Speech Quality Assessment Using Audio Features

Authors

Renuka Devi M.N, Assistant Professor
VTU Research Center, PESIT Bangalore South Campus, Bengaluru, Visvesvaraya Technological University Belagavi, Karnataka, Dept. of CSE, Dayananda Sagar University, Bengaluru, Karnataka, India.
Gowri Srinivasa, Professor
Dept. of Computer Science and Engineering,  PESIT Bangalore South Campus  (currently, PES University), Bengaluru, Karnataka, India.

Abstract

This paper discusses the design of features that aid in the classification of the quality of speech of a speaker.

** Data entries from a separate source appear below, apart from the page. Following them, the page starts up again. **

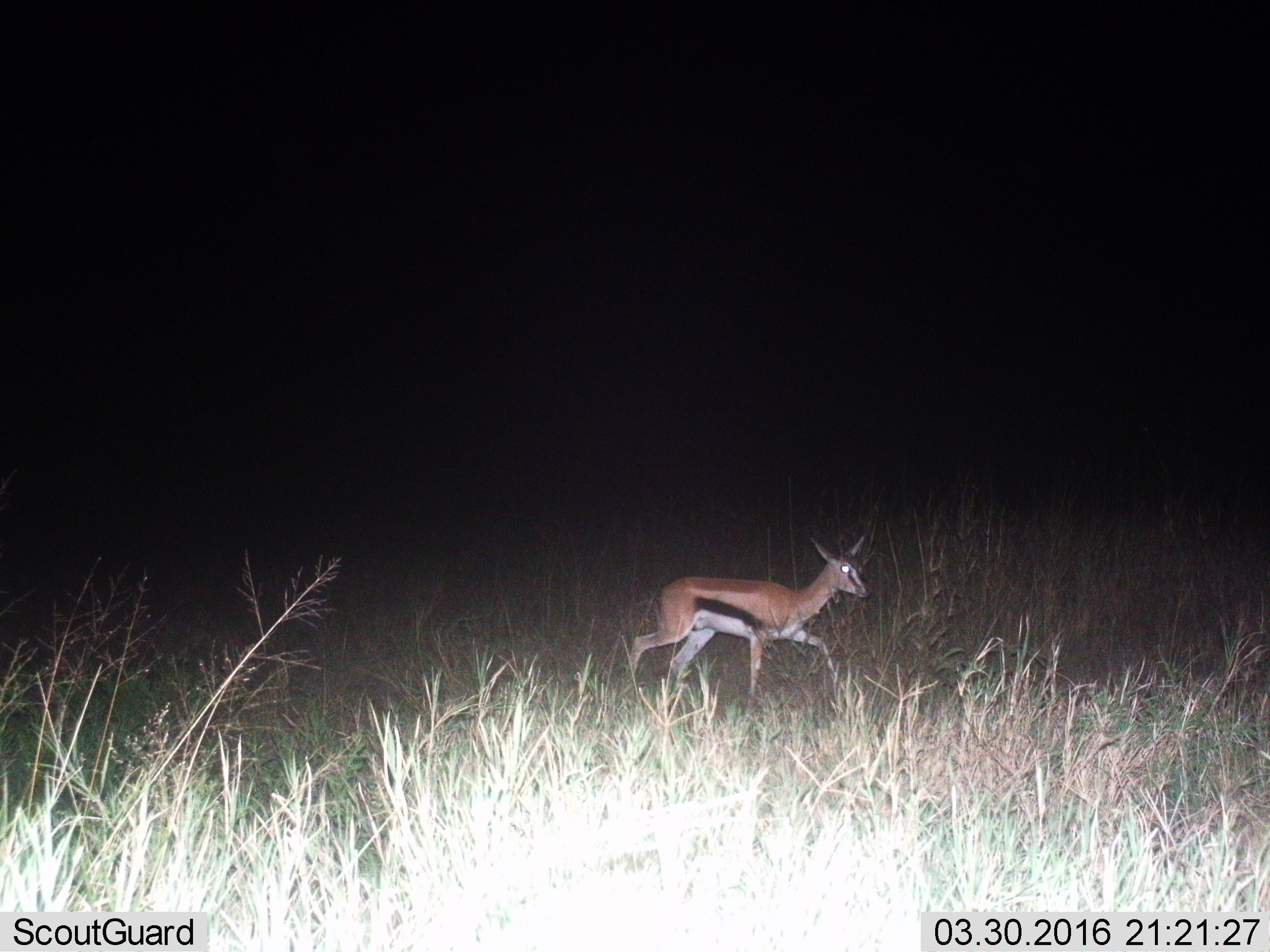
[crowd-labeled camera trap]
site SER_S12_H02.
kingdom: Animalia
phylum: Chordata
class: Mammalia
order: Artiodactyla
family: Bovidae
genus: Eudorcas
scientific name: Eudorcas thomsonii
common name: thomson's gazelle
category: gazellethomsons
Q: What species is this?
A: Gazellethomsons (thomson's gazelle) (Eudorcas thomsonii).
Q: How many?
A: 1.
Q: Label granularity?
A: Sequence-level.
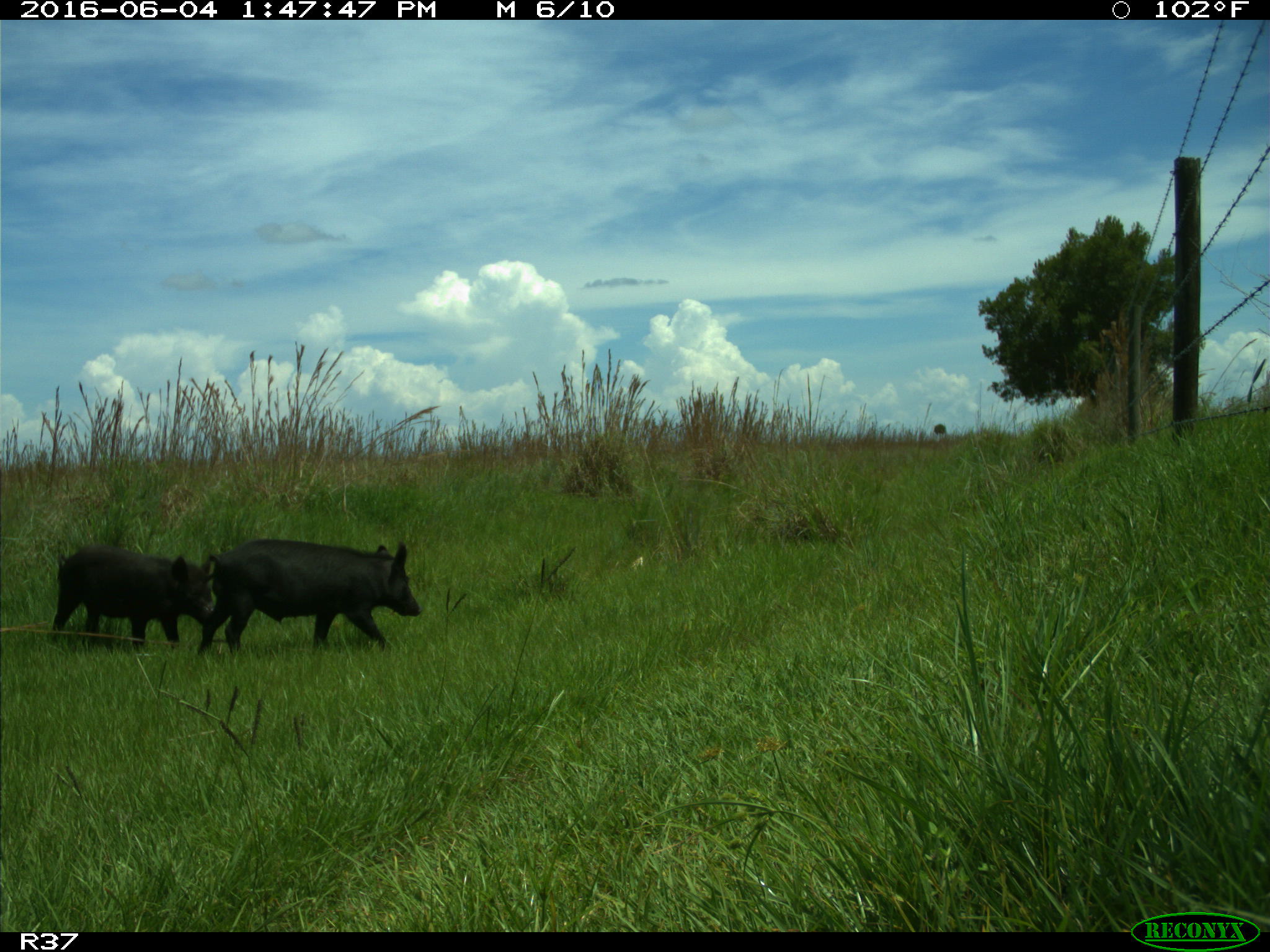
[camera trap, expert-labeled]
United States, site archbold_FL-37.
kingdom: Animalia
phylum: Chordata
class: Mammalia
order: Artiodactyla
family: Suidae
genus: Sus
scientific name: Sus scrofa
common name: wild boar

The data used in this study pertains to TED Talks. Since most TED speakers are high achievers and expert orators, we have a rich source of audio cues that define speech that is appealing to a large audience. The features used to categorize the speech quality can be the basis of analyzing the speech quality of novice speakers. Such a system can be used to draw a novice speaker’s attention to specific areas of improvement, such an increase in amplitude or maintaining vocal consistency 22 and facilitate directed effort towards improving the quality of one’s speech. We use a speaker classification technique designed and developed in house including Short Term Energy (STE), Zero Crossing Rate (ZCR), Mean power, Pitch, Magnitude and standard deviation. Finally we use an unsupervised classifying method called ‘Hierarchical clustering technique’ to group speakers into 6 categories.